Often I'm in a position of helping children understand why bad or sad things happen. It isn't an easy task, especially when, as an adult, I often can't understand. Years ago, I heard a sermon illustration about a knothole in a fence. Over the years, I've tweaked it to be more child-centered. God has used this simple illustration to help many understand that we MAY NEVER know why bad or sad things happen.
I'm asked to repeat this story often, so I decided to write it down.
First I'll share the illustration and then a wonderful example of God using it in an extraordinary way.
The illustration:
When I was a little girl, I loved to go to parades. Because my hometown was small, I usually could see the entire parade at one glance! I could see the beginning, middle, and the end. The parade all made sense.
Years later, I heard an illustration comparing life to a parade - only instead of seeing the entire parade at a glance, we are watching the parade standing behind a wooden fence. We can only see the parade through a knothole in the fence. This means we don't see the entire parade. We know what has gone by earlier in the parade and we can see what is immediately in front of us. We are not able to see what is yet to come.
As we are watching the parade through the knothole, a float with a beauty queen comes by. It is lovely. We enjoy a marching band and a troop of Boy Scouts. Then, in the middle of the parade, something terrible comes along. It is ugly and even scary. It doesn't seem to "fit" in the parade. In fact, it seems to ruin the entire parade. We are unable to see what is coming behind the ugliness. We can't see the end of the parade.
In fact, only God sees the entire parade. He knows all. Nothing surprises Him. We may, in time, understand why the ugliness was in the parade. However, it may be in heaven before we fully see God's plan.
That's right. We may NEVER know why a parade - or life - doesn't seem to make sense. As much as we want to figure things out, we aren't God.
Ultimately, God WILL bring glory to Himself! Our job isn't to figure it all out. Our job is to trust in His sovereignty.
One way God used this simple illustration:
Several years ago, I was counseling a sweet first grader. He was heartbroken. His parents were separated and he was struggling to understand. The boy and his mom had just moved, and they had done so in a hurry. Things at their home were in disarray. Not only was his father suddenly not in the picture, the boy felt his whole life was being stored in boxes.
I had never shared the above illustration with children as young as first grade, but this little one was SO smart, sensitive, and perceptive, I really felt he would understand. I said a silent prayer and then began sharing the story of the parade.
Not only did the little one understand, but he recounted the illustration to his mother that night at bedtime - almost word for word.
While the family was not settled, one precious picture was not in a box.
The mother went to the boy's closet and took out a large, framed professional photograph.

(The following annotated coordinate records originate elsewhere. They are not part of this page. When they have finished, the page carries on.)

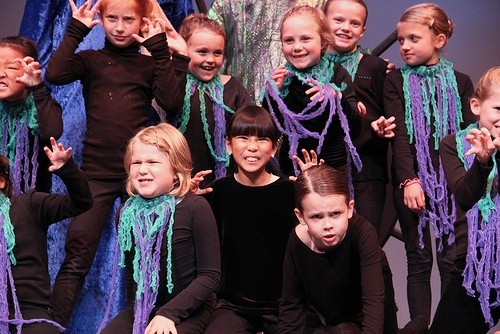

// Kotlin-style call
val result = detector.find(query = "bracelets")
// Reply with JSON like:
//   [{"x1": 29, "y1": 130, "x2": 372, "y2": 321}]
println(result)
[{"x1": 403, "y1": 181, "x2": 422, "y2": 186}]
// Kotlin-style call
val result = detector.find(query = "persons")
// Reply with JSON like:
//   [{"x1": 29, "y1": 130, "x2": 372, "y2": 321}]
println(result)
[{"x1": 0, "y1": 0, "x2": 500, "y2": 334}]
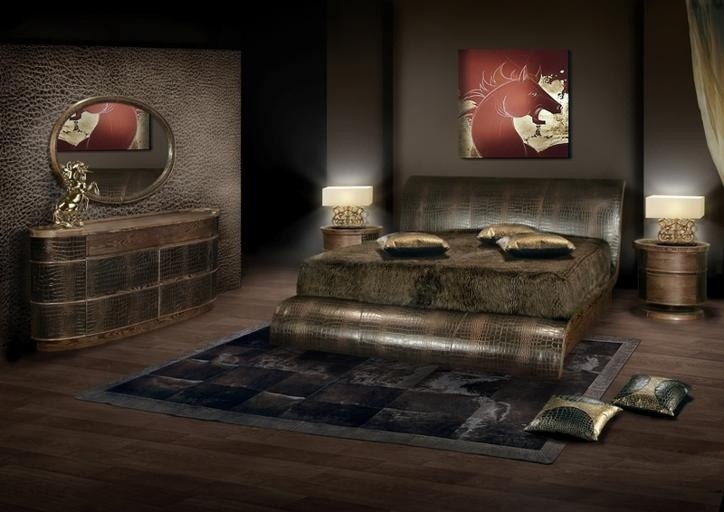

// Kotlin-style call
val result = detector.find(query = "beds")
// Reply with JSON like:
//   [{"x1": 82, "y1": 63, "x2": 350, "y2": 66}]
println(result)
[{"x1": 270, "y1": 175, "x2": 625, "y2": 380}]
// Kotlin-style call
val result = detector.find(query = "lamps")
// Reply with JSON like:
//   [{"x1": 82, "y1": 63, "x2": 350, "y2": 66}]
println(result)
[
  {"x1": 322, "y1": 185, "x2": 373, "y2": 229},
  {"x1": 646, "y1": 195, "x2": 706, "y2": 246}
]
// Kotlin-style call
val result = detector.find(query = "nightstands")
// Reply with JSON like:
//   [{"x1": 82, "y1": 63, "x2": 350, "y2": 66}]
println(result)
[
  {"x1": 321, "y1": 226, "x2": 383, "y2": 252},
  {"x1": 634, "y1": 239, "x2": 710, "y2": 321}
]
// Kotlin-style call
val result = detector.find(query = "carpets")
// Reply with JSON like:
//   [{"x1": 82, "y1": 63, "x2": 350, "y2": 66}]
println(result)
[{"x1": 73, "y1": 314, "x2": 642, "y2": 464}]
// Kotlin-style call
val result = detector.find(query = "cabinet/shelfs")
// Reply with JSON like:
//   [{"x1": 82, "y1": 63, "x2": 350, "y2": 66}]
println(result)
[{"x1": 24, "y1": 207, "x2": 222, "y2": 352}]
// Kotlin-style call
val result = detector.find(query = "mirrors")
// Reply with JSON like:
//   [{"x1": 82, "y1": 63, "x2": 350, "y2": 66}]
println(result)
[{"x1": 50, "y1": 95, "x2": 174, "y2": 205}]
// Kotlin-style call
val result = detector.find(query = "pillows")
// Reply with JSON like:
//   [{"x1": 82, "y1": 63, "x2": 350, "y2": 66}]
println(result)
[
  {"x1": 477, "y1": 224, "x2": 539, "y2": 244},
  {"x1": 377, "y1": 231, "x2": 450, "y2": 257},
  {"x1": 612, "y1": 373, "x2": 691, "y2": 417},
  {"x1": 523, "y1": 392, "x2": 623, "y2": 442},
  {"x1": 495, "y1": 232, "x2": 576, "y2": 258}
]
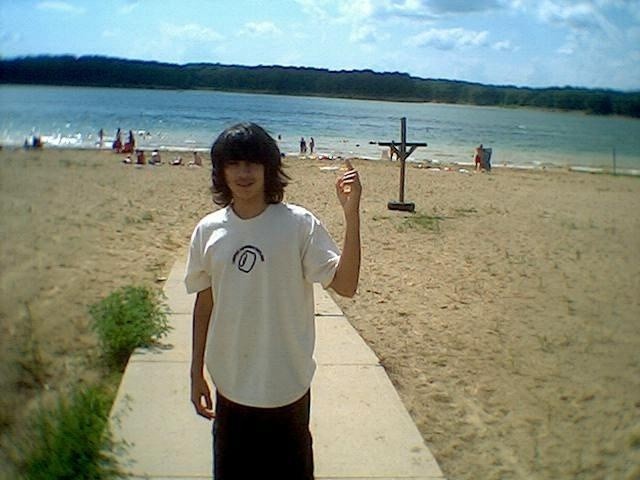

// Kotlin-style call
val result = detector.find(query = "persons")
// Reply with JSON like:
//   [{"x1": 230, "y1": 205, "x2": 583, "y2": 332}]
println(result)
[
  {"x1": 115, "y1": 128, "x2": 123, "y2": 153},
  {"x1": 185, "y1": 122, "x2": 363, "y2": 479},
  {"x1": 98, "y1": 128, "x2": 103, "y2": 143},
  {"x1": 187, "y1": 151, "x2": 201, "y2": 167},
  {"x1": 123, "y1": 130, "x2": 134, "y2": 153},
  {"x1": 474, "y1": 144, "x2": 484, "y2": 171},
  {"x1": 310, "y1": 137, "x2": 314, "y2": 153},
  {"x1": 300, "y1": 137, "x2": 306, "y2": 153},
  {"x1": 147, "y1": 149, "x2": 161, "y2": 165},
  {"x1": 134, "y1": 149, "x2": 147, "y2": 165}
]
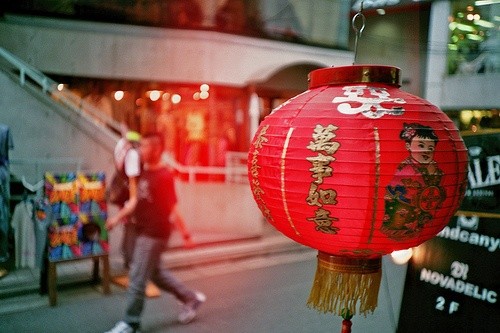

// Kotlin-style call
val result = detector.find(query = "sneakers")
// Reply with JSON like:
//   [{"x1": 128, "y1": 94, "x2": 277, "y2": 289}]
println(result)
[
  {"x1": 103, "y1": 322, "x2": 143, "y2": 332},
  {"x1": 176, "y1": 292, "x2": 206, "y2": 324}
]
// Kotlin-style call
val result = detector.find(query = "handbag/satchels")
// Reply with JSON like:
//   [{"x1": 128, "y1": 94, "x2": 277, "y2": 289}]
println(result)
[{"x1": 108, "y1": 147, "x2": 147, "y2": 209}]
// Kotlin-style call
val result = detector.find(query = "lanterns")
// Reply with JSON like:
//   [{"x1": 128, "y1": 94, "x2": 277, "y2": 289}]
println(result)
[{"x1": 246, "y1": 66, "x2": 468, "y2": 333}]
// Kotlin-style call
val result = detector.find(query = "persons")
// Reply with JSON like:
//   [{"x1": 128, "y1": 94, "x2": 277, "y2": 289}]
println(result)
[
  {"x1": 104, "y1": 135, "x2": 206, "y2": 333},
  {"x1": 106, "y1": 131, "x2": 164, "y2": 298}
]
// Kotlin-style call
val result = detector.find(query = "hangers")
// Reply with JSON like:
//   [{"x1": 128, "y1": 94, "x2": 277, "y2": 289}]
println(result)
[{"x1": 17, "y1": 188, "x2": 32, "y2": 209}]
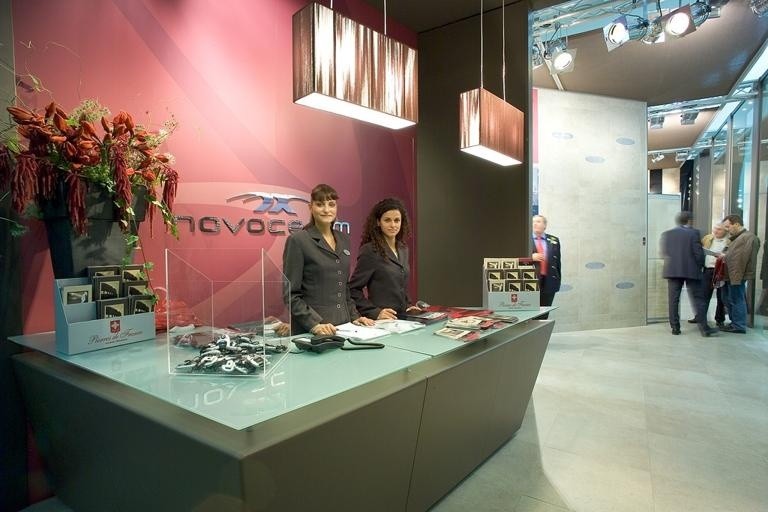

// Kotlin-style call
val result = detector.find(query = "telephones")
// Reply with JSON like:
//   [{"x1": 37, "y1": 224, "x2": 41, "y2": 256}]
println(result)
[{"x1": 293, "y1": 332, "x2": 384, "y2": 353}]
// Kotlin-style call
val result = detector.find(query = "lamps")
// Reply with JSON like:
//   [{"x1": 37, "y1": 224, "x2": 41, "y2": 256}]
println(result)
[
  {"x1": 658, "y1": 0, "x2": 709, "y2": 40},
  {"x1": 694, "y1": 0, "x2": 730, "y2": 19},
  {"x1": 602, "y1": 1, "x2": 650, "y2": 52},
  {"x1": 747, "y1": 0, "x2": 768, "y2": 19},
  {"x1": 458, "y1": 0, "x2": 525, "y2": 166},
  {"x1": 649, "y1": 115, "x2": 664, "y2": 129},
  {"x1": 651, "y1": 152, "x2": 665, "y2": 163},
  {"x1": 675, "y1": 150, "x2": 687, "y2": 162},
  {"x1": 640, "y1": 0, "x2": 665, "y2": 46},
  {"x1": 542, "y1": 21, "x2": 577, "y2": 75},
  {"x1": 681, "y1": 107, "x2": 700, "y2": 125},
  {"x1": 532, "y1": 46, "x2": 544, "y2": 71},
  {"x1": 292, "y1": 0, "x2": 419, "y2": 131}
]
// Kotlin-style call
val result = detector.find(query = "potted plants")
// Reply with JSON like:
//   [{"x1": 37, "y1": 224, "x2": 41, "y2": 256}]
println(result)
[{"x1": 0, "y1": 37, "x2": 181, "y2": 279}]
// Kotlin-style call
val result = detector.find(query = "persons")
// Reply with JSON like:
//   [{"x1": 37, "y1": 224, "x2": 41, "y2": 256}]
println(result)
[
  {"x1": 716, "y1": 215, "x2": 761, "y2": 333},
  {"x1": 282, "y1": 184, "x2": 375, "y2": 336},
  {"x1": 349, "y1": 197, "x2": 422, "y2": 320},
  {"x1": 660, "y1": 212, "x2": 719, "y2": 337},
  {"x1": 532, "y1": 215, "x2": 561, "y2": 319},
  {"x1": 688, "y1": 221, "x2": 731, "y2": 327}
]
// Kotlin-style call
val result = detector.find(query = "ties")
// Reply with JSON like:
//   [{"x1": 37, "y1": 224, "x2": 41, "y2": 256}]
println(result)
[{"x1": 537, "y1": 233, "x2": 546, "y2": 277}]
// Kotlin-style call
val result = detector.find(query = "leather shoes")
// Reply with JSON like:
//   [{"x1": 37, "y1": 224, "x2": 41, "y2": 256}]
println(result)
[
  {"x1": 672, "y1": 327, "x2": 682, "y2": 333},
  {"x1": 722, "y1": 324, "x2": 747, "y2": 334},
  {"x1": 701, "y1": 327, "x2": 718, "y2": 337},
  {"x1": 688, "y1": 316, "x2": 698, "y2": 322}
]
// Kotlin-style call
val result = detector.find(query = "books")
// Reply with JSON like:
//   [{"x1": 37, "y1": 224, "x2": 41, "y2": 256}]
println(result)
[
  {"x1": 484, "y1": 258, "x2": 534, "y2": 268},
  {"x1": 87, "y1": 264, "x2": 143, "y2": 283},
  {"x1": 61, "y1": 274, "x2": 148, "y2": 304},
  {"x1": 488, "y1": 280, "x2": 539, "y2": 292},
  {"x1": 486, "y1": 268, "x2": 537, "y2": 279},
  {"x1": 97, "y1": 295, "x2": 152, "y2": 319},
  {"x1": 227, "y1": 315, "x2": 282, "y2": 332},
  {"x1": 434, "y1": 313, "x2": 518, "y2": 340},
  {"x1": 394, "y1": 309, "x2": 447, "y2": 324},
  {"x1": 334, "y1": 320, "x2": 426, "y2": 341}
]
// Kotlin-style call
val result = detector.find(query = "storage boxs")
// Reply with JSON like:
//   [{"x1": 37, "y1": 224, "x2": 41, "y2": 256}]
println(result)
[
  {"x1": 166, "y1": 247, "x2": 293, "y2": 381},
  {"x1": 53, "y1": 274, "x2": 156, "y2": 356},
  {"x1": 481, "y1": 264, "x2": 541, "y2": 312}
]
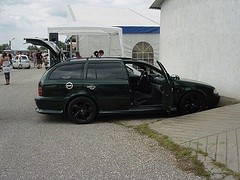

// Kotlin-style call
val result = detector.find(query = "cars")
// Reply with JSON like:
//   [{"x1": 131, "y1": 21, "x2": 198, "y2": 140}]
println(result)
[{"x1": 12, "y1": 54, "x2": 32, "y2": 69}]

It was a picture of this very boy looking through a knothole in a fence.
A few years earlier, the boy had been used in an advertisement and the photo used was of him, dressed in sweet little boy overalls, looking through a knothole in a fence. The mother had the photo framed and it was among her prized possessions.
In that family's home, during a sweet bedtime moment, both mother and son felt God giving them a big hug. The hug was in the form of a photograph of a knothole in a fence.
These are the kinds of stories that make me wonder how anyone can doubt the presence of a sovereign God - who goes before us, comes behind us, and keeps us in His loving care.